**DOCUMENT TEXT**

--*--

Tuesday, September 25, 2012

Book Review: The Krishna Key

The Krishna Key by Ashwin Sanghi falls in the category of conspiracy theory fiction. The fact that it has to compete with such giants like Faucault’s Pendulum or Da Vinci Code makes the task of the writer difficult. But Sanghi has already proven his mettle in story telling with already a best seller Chanakya’s Chant in his credit. Thus the expectation from this novel is sky high. As the name indicates, the novel is an adrenalin ride based on the life of Krishna, the most enigmatic character in Indian mythology. It reads in between the lines of Mahabharatha, Bhagavatha and many other ancient scriptures and tries to tell a story of treasure hunters whose fate lies on solving the clues provided in them.  
The biggest issue with Indian history is its ambiguity. Our ancient history is never recorded in a factorial manner like Greek or Roman history. There are only loose versions of events and personalities spread over many epics, scriptures and folklores. Many incidents are exaggerated, many are subdued and most are allegorized thus leaving many black holes in the narrative. Half baked and prejudiced historic studies in Colonial times also worsened the ambiguity. This gives ample scope for writers to reinterpret the events and form conspiracy theories. Sanghi uses this to his advantage by using up almost all the conspiracy theories related to Indian mythology in his narrative.
A man claiming to be Kalki Avataar, the last of ten incarnations of Lord Vishnu, is on a killing spree. A Professor with expertise in Ancient Indian History is framed for the crimes. His only chance of survival now lies in solving a mystery from past. Along with him or against him in the rat race are some curious personalities with motives of their own- greed, love, loyalty, revenge and piety. An underworld don with a curious lineage, a stubborn lady police officer, a corrupt CBI officer who will do anything for money, a criminal lawyer and so on… Lead by Saini gathering clues from Indian mythology and History, they are on a dangerous journey to uncover a secret from past that can render every modern technology obsolete.

--*--

**EXCERPTED RECORDS**

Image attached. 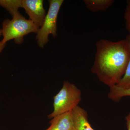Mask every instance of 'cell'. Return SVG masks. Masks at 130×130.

--*--

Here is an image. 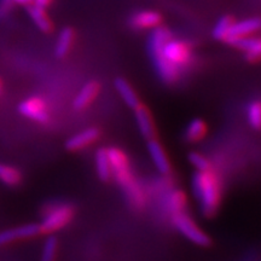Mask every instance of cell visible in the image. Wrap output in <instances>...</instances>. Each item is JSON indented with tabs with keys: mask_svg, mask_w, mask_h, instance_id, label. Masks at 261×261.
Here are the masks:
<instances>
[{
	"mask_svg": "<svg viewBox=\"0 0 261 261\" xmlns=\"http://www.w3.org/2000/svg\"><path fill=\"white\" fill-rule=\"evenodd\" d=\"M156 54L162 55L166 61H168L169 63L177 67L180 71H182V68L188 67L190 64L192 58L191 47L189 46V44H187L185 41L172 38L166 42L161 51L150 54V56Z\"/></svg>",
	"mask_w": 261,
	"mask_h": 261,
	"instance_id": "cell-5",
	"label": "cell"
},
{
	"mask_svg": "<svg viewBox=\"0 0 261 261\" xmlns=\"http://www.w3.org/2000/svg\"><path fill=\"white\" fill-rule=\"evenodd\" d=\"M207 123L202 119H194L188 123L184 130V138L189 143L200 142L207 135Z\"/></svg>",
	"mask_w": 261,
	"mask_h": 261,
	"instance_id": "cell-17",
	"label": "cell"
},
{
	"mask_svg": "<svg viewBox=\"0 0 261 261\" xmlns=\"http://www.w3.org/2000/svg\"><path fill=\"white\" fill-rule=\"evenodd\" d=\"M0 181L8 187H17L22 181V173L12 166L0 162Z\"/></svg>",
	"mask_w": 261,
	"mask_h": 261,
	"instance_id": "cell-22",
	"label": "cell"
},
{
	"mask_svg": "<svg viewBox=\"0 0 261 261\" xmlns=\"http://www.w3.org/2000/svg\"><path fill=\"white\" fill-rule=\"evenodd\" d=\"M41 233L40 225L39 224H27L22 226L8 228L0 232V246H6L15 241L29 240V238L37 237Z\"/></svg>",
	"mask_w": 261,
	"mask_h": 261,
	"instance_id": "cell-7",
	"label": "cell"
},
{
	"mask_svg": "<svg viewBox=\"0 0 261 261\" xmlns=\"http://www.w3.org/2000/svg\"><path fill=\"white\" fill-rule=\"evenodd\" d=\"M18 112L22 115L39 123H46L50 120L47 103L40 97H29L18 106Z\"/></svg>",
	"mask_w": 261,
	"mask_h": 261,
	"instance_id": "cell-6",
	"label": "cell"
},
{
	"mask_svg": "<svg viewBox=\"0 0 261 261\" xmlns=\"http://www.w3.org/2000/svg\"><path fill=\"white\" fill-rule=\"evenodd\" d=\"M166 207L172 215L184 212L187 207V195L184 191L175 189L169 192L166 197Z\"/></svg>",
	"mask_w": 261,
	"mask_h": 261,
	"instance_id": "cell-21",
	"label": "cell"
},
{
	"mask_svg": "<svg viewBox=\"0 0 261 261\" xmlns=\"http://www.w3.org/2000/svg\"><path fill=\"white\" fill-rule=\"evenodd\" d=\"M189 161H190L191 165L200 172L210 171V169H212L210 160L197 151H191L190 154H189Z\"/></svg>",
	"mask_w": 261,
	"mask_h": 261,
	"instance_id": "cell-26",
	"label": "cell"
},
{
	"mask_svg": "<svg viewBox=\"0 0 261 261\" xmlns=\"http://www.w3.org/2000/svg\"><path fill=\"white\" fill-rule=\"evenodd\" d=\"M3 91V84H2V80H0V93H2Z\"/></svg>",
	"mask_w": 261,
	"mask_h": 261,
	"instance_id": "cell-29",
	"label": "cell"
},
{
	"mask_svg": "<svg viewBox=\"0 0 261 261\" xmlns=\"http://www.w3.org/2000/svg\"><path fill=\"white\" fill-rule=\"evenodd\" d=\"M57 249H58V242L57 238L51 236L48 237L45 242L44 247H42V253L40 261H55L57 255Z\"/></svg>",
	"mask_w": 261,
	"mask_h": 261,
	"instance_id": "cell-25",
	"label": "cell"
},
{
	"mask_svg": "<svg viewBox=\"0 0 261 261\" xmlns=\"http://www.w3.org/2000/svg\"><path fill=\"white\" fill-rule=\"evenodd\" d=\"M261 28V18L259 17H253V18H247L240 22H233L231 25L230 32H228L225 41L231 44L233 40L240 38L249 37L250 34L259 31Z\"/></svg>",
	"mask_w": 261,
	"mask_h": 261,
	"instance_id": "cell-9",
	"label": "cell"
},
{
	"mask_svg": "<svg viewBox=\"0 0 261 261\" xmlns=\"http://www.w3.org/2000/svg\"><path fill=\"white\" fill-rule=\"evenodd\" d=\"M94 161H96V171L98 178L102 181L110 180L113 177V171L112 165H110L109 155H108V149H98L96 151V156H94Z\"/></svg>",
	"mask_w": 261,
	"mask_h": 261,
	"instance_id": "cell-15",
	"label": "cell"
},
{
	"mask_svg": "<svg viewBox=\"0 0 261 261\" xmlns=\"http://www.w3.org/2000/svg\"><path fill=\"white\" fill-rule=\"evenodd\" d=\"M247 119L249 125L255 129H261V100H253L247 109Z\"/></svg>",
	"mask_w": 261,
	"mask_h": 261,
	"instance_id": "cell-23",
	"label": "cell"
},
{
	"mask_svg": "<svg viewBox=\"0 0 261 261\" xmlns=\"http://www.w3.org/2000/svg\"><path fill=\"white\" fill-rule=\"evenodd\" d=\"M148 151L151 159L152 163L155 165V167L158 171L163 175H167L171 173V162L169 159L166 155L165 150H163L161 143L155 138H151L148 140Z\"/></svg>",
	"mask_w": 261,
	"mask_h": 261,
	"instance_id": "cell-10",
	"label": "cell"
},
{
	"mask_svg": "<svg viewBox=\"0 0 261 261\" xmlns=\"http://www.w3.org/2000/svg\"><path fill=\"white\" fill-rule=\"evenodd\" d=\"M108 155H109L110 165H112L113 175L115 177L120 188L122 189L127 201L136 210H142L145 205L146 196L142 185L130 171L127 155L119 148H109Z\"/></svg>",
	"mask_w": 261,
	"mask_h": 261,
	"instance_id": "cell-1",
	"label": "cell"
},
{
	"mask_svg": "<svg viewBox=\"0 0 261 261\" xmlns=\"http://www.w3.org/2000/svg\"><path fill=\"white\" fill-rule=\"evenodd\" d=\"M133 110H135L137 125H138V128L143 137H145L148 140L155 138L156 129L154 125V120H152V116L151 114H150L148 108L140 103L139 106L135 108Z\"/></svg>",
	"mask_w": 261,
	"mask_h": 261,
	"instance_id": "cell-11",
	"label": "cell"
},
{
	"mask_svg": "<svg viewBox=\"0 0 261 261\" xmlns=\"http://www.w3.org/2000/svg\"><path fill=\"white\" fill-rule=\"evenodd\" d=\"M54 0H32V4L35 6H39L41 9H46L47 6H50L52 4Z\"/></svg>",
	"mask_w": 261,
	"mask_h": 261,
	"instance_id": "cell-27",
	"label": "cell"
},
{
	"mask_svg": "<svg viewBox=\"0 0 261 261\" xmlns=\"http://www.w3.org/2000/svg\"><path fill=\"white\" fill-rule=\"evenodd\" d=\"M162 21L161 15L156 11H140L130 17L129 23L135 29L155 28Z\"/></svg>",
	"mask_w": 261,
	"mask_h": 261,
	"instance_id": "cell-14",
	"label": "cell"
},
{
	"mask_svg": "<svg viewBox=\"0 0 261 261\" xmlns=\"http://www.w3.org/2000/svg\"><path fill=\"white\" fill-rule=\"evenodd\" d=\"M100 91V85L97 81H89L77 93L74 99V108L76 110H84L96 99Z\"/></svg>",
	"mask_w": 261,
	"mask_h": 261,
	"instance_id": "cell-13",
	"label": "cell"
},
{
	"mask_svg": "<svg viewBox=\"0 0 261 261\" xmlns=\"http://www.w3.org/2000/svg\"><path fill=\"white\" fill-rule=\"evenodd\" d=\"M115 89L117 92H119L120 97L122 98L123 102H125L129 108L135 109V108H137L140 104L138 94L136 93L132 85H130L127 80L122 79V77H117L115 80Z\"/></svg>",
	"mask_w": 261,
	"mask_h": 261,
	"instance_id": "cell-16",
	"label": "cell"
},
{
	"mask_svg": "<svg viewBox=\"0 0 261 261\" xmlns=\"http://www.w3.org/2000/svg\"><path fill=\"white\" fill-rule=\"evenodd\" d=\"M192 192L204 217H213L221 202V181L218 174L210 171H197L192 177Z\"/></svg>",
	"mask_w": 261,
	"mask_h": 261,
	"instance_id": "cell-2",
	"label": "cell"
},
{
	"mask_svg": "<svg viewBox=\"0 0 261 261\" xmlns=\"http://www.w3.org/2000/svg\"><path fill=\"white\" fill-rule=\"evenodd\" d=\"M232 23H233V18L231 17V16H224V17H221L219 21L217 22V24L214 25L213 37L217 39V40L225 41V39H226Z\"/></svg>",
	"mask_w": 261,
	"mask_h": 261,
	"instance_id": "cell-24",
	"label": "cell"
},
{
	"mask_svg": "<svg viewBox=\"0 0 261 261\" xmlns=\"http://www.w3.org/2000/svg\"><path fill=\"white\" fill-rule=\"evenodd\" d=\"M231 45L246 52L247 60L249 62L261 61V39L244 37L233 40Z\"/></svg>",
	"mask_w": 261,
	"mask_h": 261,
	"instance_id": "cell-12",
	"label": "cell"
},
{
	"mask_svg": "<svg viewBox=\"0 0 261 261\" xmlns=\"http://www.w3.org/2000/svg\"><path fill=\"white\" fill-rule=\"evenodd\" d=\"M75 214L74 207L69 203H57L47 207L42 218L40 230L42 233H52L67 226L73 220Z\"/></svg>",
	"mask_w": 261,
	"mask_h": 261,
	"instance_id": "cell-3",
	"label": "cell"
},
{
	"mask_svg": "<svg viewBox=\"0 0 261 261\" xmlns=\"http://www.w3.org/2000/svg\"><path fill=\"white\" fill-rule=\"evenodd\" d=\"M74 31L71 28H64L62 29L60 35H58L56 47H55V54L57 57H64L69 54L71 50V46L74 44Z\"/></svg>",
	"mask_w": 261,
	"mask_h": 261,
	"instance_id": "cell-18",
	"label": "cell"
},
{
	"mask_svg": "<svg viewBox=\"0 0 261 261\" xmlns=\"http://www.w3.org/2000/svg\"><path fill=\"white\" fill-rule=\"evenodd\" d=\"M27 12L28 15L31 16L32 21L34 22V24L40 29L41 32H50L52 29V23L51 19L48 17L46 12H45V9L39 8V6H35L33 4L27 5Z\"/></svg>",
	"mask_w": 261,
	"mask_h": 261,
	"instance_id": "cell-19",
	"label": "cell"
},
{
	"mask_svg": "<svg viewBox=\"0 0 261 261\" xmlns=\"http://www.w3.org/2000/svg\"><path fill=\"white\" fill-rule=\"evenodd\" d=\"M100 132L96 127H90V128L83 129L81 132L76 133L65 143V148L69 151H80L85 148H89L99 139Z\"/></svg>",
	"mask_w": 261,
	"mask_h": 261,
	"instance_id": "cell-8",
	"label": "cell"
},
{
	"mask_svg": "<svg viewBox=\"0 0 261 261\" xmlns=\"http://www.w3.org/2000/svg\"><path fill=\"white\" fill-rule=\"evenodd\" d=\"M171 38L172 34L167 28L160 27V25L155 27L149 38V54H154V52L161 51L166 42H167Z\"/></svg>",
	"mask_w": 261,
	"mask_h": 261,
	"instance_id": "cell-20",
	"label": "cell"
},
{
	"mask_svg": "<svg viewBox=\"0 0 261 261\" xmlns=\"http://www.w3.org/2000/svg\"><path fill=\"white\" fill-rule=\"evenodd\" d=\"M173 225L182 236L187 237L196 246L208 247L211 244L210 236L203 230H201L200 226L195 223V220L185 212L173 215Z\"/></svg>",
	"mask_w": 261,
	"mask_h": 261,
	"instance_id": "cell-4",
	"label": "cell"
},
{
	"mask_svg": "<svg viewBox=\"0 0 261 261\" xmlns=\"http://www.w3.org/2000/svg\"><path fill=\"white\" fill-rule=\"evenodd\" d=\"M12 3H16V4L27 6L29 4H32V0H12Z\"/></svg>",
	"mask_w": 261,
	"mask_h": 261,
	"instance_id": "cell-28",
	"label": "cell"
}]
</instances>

--*--

**THINGS TO DO**
• 1. In the review, swap "epics" for "chronicles" and write out the stretch from "The biggest issue" through "in his narrative." with that change.
• 2. Based on the review, answer yes or no to each statement and quote the words that decide it: (a) The novel is based on the life of Krishna. (b) The Professor who is framed for the crimes is an expert in Greek history. (c) The review states that India's ancient history was recorded in a factual manner like Roman history.
The material has no connection to the review.

**LIST OF SOLUTIONS**
• 1.
The biggest issue with Indian history is its ambiguity. Our ancient history is never recorded in a factorial manner like Greek or Roman history. There are only loose versions of events and personalities spread over many chronicles, scriptures and folklores. Many incidents are exaggerated, many are subdued and most are allegorized thus leaving many black holes in the narrative. Half baked and prejudiced historic studies in Colonial times also worsened the ambiguity. This gives ample scope for writers to reinterpret the events and form conspiracy theories. Sanghi uses this to his advantage by using up almost all the conspiracy theories related to Indian mythology in his narrative.

• 2.
(a) Yes: "the novel is an adrenalin ride based on the life of Krishna"
(b) No: "A Professor with expertise in Ancient Indian History is framed for the crimes."
(c) No: "Our ancient history is never recorded in a factorial manner like Greek or Roman history."